* [Work instructions] Duplicate the stretch of the off-grid living account that begins at the words "My experience, it" and stops after "with rain water.".

My experience, it won't match anyone else's, but it is my take nontheless. First, we already live off-grid. After losing power for weeks after two hurricanes and an ice storm, it became evident that we needed to change our lifestyle. If the power goes off, we already live that way....well, for the most part. There are days that there simply is not enough solar to really heat our water. The solar pumps the well, but we have a simple pump on both wells and a large holding tank that gravity feeds the house. We can fill it with rain water. 

However, unless you have really lived without power for an extended period of time, you just do not realize the little things that become major things. If it was just DH and me, it would be really easy, but we have a family farm and 3 generations live in our house. Oil lamps are dangerous with little kids and it is really impossible to read. I know they did it years ago, but my eyes are getting older and I need light. We have them for backup, but we use rechargeable batteries and rechargable lights now since we have solar. If we lost the solar due to an EMP as suggested, then it would be really hard to function at night given the contrast between our current light and what we would have. You can adjust, but it would take awhile.

For the past two months we have attempted not to use any power except for milking and refrigeration (still these are solar powered and not the grid). It is easier in the winter because the wood stove is where we can cook and where we can boil water. We know how to take large pots of water to the shower and mix with enough cold to pour over us and to wash hair, but when you are doing that with this many people, well, it is major work. You might say, then I just would not bathe. True, but that is not an option either. There are just too many germs that get passed around with this many people under one roof.

* [Data shown]

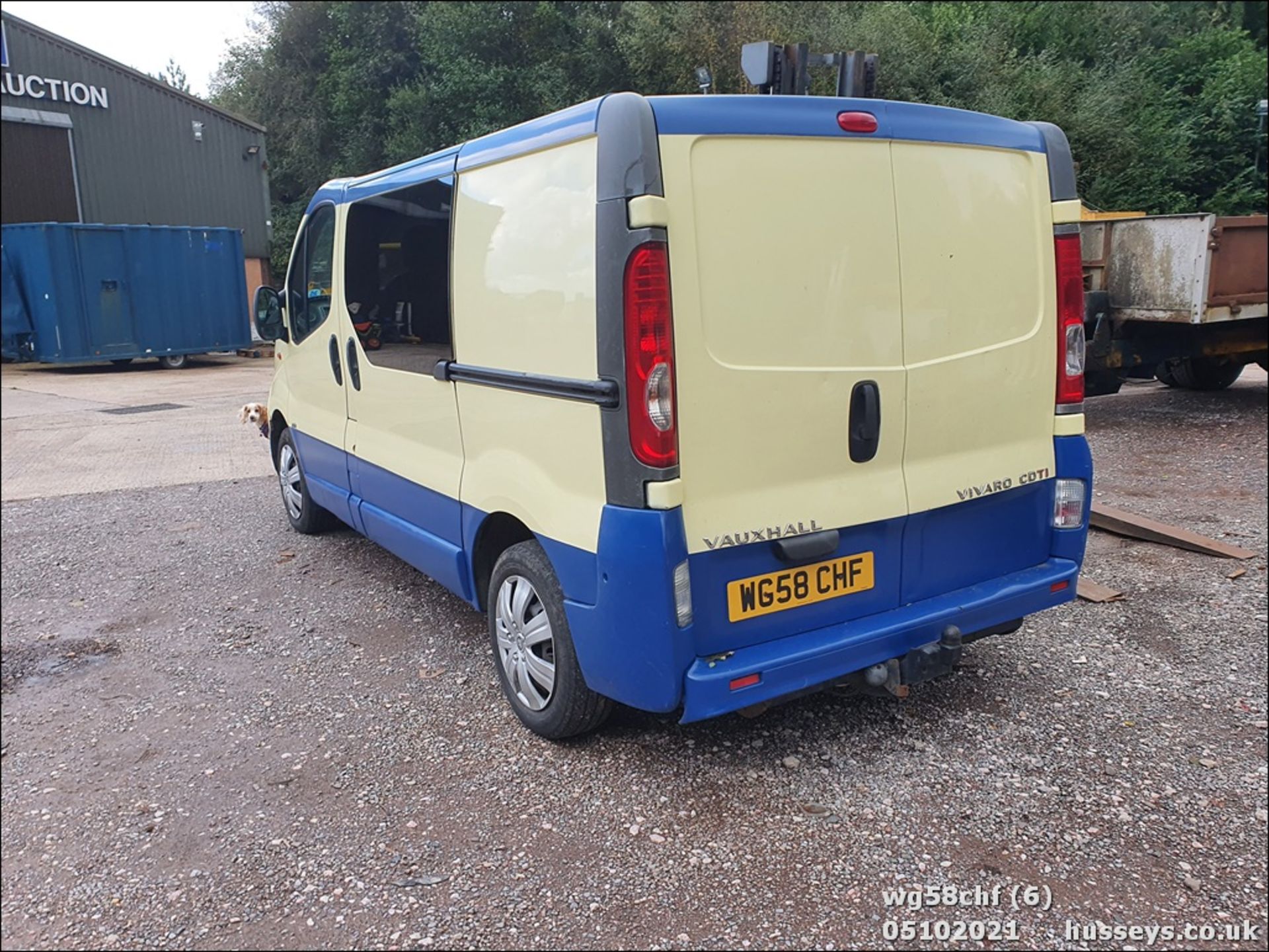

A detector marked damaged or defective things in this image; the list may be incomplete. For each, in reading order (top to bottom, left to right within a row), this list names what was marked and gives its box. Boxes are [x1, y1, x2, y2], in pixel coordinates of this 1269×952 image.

rusty metal trailer [1081, 213, 1269, 395]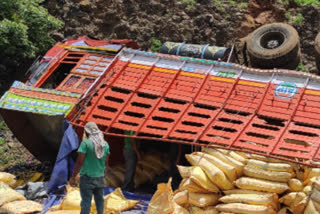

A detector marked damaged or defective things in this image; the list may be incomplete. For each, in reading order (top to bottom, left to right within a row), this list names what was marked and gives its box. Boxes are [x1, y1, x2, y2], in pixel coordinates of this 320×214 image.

overturned truck [0, 36, 320, 168]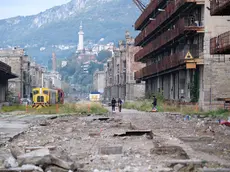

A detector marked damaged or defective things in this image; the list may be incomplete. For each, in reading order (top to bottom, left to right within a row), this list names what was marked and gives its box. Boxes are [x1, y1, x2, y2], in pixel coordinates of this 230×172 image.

damaged facade [103, 31, 145, 101]
damaged facade [134, 0, 230, 110]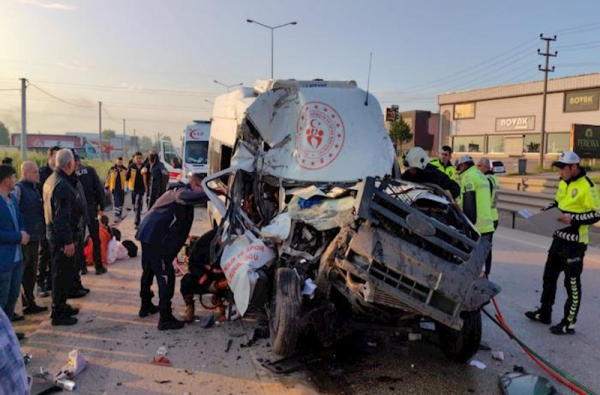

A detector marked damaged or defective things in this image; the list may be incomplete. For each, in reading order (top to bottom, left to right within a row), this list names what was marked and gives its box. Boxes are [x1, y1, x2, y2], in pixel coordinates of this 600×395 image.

damaged wheel [270, 268, 302, 358]
damaged wheel [436, 310, 482, 364]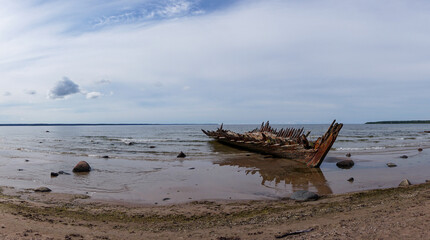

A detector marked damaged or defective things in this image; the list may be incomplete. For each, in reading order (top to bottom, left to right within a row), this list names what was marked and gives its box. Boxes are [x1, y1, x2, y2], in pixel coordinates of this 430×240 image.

rusted metal on wreck [202, 121, 342, 168]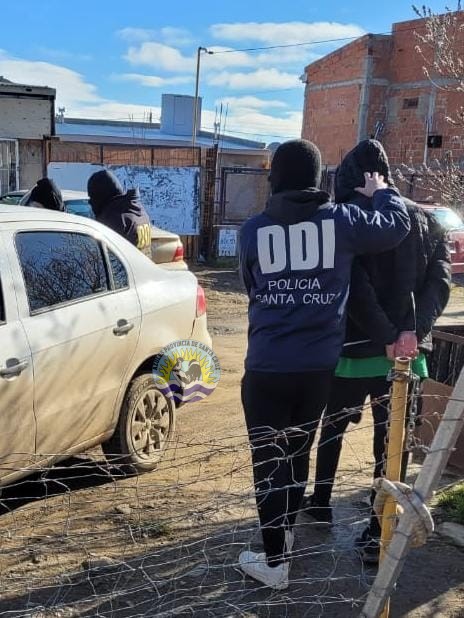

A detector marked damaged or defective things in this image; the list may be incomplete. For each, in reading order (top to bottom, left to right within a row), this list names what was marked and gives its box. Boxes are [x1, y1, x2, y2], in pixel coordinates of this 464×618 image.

rusty metal gate [0, 140, 18, 195]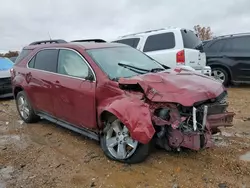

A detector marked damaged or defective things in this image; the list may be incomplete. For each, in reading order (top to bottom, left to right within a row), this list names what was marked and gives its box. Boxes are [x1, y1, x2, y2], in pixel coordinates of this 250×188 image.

damaged red suv [10, 39, 235, 163]
crushed hood [118, 70, 226, 106]
crumpled front end [151, 91, 235, 151]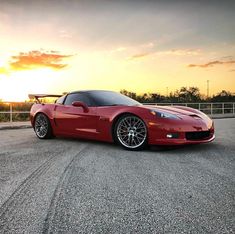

* [Output for this exercise]
My experience, it won't match anyone else's, but it is my take nontheless. First, we already live off-grid. After losing power for weeks after two hurricanes and an ice storm, it became evident that we needed to change our lifestyle. If the power goes off, we already live that way....well, for the most part. There are days that there simply is not enough solar to really heat our water. The solar pumps the well, but we have a simple pump on both wells and a large holding tank that gravity feeds the house. We can fill it with rain water.